I'd expect that those idioms work:
import numpy
import pyarrow
import pandas
arrow_u8 = pyarrow.array([1, 2, 3], type=pyarrow.uint8())
arrow_f64 = pyarrow.array([1., 2., 3.], type=pyarrow.float64())
table = pyarrow.table([arrow_u8, arrow_f64], names=['u8', 'f64'])
# Using the PyArrow `to_pandas` method will use NumPy backed data
df = table.to_pandas()
# Using the constructor with a PyArrow table raises: ValueError: DataFrame constructor not properly called!
df = pandas.DataFrame(table)
# This is not implemented (the method doesn't exist)

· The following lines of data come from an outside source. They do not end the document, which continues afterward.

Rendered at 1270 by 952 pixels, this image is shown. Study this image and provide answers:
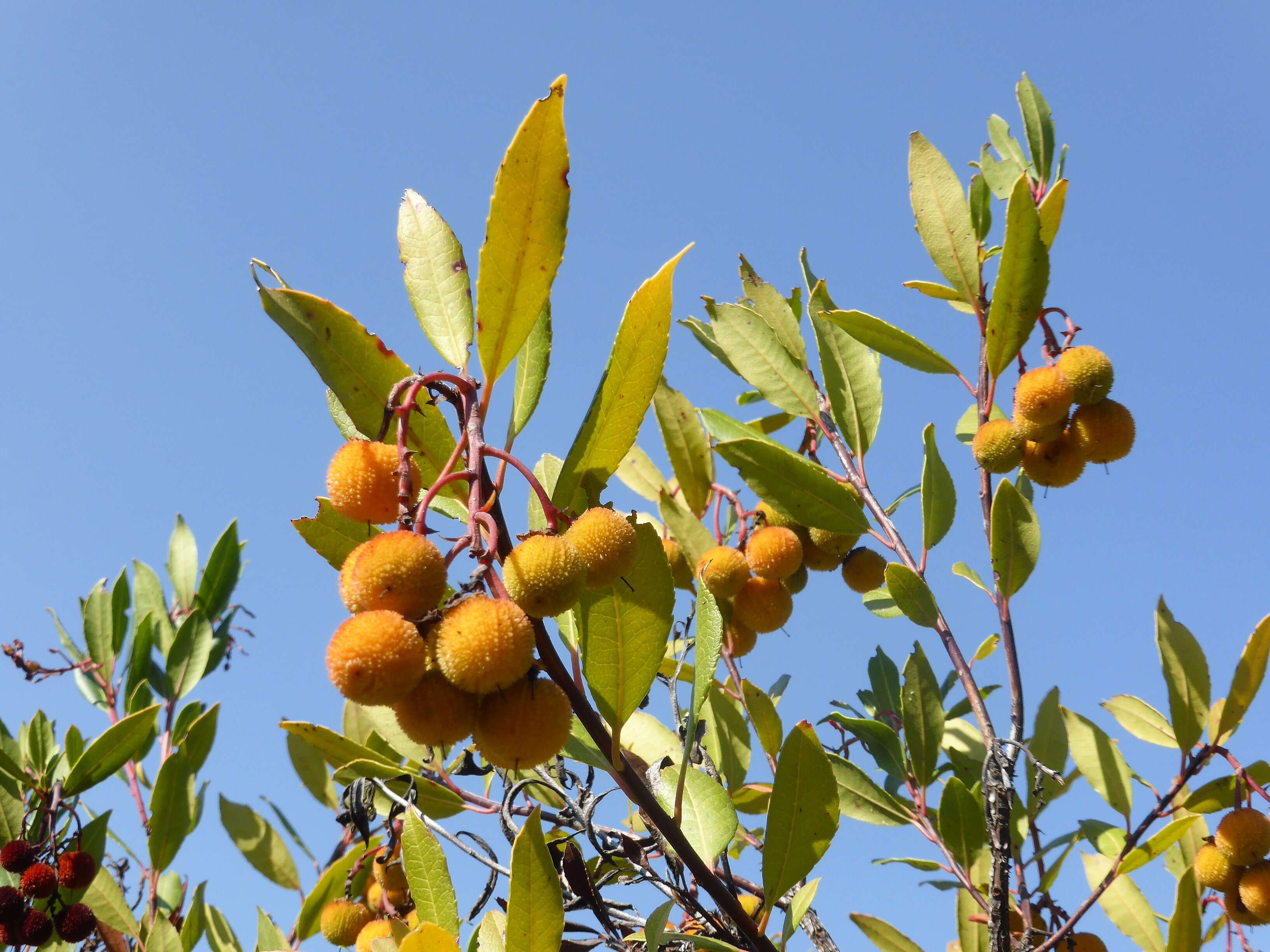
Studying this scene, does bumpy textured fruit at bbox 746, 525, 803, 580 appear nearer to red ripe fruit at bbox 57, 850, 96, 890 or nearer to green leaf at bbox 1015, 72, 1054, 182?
green leaf at bbox 1015, 72, 1054, 182

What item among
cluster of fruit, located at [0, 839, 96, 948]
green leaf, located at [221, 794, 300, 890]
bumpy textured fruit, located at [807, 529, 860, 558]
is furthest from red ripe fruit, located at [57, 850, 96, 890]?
bumpy textured fruit, located at [807, 529, 860, 558]

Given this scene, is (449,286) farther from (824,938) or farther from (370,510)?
(824,938)

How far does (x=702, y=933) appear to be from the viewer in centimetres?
150

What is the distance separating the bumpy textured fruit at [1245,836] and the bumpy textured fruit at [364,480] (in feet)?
6.78

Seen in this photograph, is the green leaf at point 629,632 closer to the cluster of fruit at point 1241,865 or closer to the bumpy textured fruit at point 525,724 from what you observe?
the bumpy textured fruit at point 525,724

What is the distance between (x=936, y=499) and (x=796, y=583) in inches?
18.8

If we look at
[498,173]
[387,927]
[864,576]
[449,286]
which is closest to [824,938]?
[387,927]

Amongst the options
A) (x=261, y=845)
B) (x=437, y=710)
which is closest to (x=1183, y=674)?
(x=437, y=710)

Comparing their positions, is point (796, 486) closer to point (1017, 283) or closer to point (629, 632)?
point (1017, 283)

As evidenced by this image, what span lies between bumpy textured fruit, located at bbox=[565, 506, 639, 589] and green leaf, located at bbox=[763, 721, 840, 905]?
377 millimetres

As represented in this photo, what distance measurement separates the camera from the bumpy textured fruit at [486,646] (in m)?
1.04

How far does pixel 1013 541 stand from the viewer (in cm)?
205

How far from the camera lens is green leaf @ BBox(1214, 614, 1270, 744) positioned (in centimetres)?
191

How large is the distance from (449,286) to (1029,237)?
3.79ft
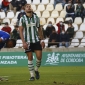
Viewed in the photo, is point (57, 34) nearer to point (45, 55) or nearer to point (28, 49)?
point (45, 55)

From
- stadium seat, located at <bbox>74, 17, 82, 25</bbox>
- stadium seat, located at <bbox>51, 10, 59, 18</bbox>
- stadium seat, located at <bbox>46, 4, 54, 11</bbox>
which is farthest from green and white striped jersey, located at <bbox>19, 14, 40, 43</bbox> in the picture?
stadium seat, located at <bbox>46, 4, 54, 11</bbox>

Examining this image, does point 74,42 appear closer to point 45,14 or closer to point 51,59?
point 51,59

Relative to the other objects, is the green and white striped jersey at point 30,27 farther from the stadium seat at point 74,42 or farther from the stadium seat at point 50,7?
the stadium seat at point 50,7

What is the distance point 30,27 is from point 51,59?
393 inches

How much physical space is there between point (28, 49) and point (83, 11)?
1456 centimetres

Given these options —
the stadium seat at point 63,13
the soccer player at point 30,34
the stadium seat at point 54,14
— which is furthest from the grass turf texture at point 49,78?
the stadium seat at point 54,14

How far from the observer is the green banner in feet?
78.4

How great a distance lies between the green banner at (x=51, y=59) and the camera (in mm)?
23891

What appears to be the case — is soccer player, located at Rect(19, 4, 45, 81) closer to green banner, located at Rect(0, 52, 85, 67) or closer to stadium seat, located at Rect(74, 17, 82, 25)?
green banner, located at Rect(0, 52, 85, 67)

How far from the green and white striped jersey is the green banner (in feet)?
32.1

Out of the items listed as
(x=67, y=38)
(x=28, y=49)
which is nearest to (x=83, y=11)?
(x=67, y=38)

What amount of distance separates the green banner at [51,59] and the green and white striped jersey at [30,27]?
978 cm

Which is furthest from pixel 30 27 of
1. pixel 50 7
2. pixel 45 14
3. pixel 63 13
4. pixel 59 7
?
pixel 50 7

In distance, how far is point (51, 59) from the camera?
78.8 feet
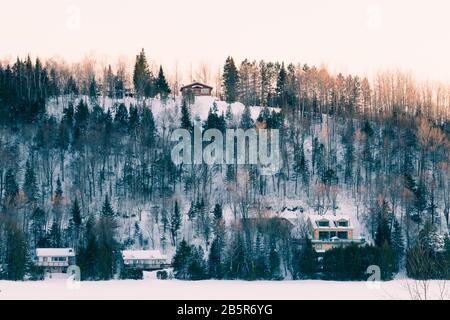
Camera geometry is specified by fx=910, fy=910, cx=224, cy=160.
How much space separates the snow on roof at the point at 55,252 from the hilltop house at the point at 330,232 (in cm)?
1104

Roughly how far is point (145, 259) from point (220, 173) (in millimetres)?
9005

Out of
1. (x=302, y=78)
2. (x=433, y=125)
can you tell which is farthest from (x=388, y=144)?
(x=302, y=78)

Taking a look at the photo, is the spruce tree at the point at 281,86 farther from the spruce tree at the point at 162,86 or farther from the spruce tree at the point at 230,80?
the spruce tree at the point at 162,86

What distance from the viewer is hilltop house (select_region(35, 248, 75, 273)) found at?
39.3 m

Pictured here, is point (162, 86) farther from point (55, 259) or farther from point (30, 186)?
point (55, 259)

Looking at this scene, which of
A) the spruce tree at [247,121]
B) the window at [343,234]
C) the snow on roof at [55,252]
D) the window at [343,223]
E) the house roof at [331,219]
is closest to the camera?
the snow on roof at [55,252]

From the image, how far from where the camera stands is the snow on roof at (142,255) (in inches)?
1580

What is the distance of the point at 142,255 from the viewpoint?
40.7 meters

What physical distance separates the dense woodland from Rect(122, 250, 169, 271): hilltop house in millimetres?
523

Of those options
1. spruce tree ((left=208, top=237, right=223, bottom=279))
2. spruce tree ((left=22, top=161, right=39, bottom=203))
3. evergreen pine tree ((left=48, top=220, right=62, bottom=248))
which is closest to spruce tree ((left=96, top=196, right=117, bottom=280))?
evergreen pine tree ((left=48, top=220, right=62, bottom=248))

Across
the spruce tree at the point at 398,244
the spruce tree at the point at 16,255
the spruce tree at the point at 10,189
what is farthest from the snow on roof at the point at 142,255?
the spruce tree at the point at 398,244

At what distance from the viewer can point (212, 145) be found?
49219mm

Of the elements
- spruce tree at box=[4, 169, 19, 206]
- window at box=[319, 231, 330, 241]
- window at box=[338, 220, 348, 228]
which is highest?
spruce tree at box=[4, 169, 19, 206]

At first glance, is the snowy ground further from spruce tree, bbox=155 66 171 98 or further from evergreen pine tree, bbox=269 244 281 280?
spruce tree, bbox=155 66 171 98
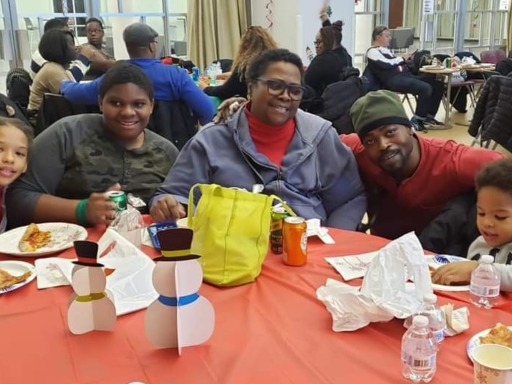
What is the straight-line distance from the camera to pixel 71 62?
4473mm

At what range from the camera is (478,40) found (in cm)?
1034

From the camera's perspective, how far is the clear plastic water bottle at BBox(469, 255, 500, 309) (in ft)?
4.27

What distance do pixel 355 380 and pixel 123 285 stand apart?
2.05 ft

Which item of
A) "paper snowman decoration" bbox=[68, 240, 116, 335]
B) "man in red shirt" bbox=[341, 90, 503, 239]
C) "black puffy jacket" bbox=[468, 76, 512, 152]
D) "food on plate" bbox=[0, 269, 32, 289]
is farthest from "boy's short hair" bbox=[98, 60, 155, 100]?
"black puffy jacket" bbox=[468, 76, 512, 152]

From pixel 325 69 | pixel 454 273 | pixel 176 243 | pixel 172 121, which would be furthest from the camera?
pixel 325 69

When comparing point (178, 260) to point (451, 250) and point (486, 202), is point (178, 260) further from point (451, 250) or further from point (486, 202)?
point (451, 250)

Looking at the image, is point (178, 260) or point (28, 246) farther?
point (28, 246)

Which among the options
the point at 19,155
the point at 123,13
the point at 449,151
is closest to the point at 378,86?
the point at 123,13

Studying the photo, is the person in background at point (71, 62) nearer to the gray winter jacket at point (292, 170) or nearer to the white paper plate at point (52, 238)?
the gray winter jacket at point (292, 170)

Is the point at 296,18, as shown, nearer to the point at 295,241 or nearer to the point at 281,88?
the point at 281,88

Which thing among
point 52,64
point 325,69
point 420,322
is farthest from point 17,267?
point 325,69

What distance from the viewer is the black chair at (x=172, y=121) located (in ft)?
12.0

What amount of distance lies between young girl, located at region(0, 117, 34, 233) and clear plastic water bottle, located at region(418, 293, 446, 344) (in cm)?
139

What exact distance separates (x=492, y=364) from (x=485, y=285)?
339 mm
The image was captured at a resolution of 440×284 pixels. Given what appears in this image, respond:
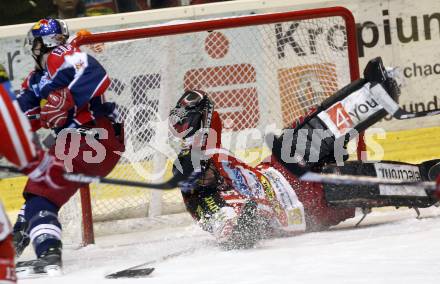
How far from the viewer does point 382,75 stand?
16.0 ft

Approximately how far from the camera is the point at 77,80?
4.58 meters

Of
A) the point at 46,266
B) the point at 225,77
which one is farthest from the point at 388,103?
the point at 46,266

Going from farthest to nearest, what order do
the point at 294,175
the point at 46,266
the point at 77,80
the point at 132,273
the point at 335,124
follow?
the point at 335,124 < the point at 294,175 < the point at 77,80 < the point at 46,266 < the point at 132,273

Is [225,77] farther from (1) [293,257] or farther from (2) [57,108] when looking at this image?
(1) [293,257]

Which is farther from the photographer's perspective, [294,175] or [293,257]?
[294,175]

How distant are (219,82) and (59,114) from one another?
142 centimetres

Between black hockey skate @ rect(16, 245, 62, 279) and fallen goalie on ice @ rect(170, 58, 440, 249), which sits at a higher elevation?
fallen goalie on ice @ rect(170, 58, 440, 249)

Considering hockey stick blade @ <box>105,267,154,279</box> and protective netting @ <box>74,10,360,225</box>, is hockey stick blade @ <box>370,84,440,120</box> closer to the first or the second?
protective netting @ <box>74,10,360,225</box>

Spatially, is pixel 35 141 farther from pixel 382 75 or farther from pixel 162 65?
pixel 162 65

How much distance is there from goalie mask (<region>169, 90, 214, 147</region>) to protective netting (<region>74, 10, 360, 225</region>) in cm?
92

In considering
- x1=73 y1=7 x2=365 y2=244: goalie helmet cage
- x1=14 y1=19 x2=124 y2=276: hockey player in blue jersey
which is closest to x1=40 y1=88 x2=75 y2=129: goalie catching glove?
x1=14 y1=19 x2=124 y2=276: hockey player in blue jersey

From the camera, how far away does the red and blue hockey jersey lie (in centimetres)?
459

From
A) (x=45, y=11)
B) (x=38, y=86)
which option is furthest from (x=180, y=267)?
(x=45, y=11)

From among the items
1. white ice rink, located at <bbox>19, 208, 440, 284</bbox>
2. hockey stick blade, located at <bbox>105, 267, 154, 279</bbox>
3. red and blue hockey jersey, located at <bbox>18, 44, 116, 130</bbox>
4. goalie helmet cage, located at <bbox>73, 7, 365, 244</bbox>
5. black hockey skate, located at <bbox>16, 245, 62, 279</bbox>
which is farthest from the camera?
goalie helmet cage, located at <bbox>73, 7, 365, 244</bbox>
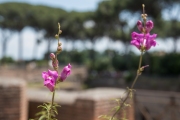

df = pandas.DataFrame.from_arrow(table)
# Creating a dataframe column by column naively from the arrow array will use NumPy dtypes
df = pandas.DataFrame({'u8': arrow_u8,
'f64': arrow_f64})
I think the easier way to make the transition is with something like this:
df = pandas.DataFrame({name: pandas.Series(array,
dtype=pandas.ArrowDtype(array.type))
for array, name
in zip(table.columns, table.column_names)})
@pandas-dev/pandas-core Given that Arrow dtypes is one of the highlights of pandas 2.0, shouldn't we provide at least one easy way to convert before the release?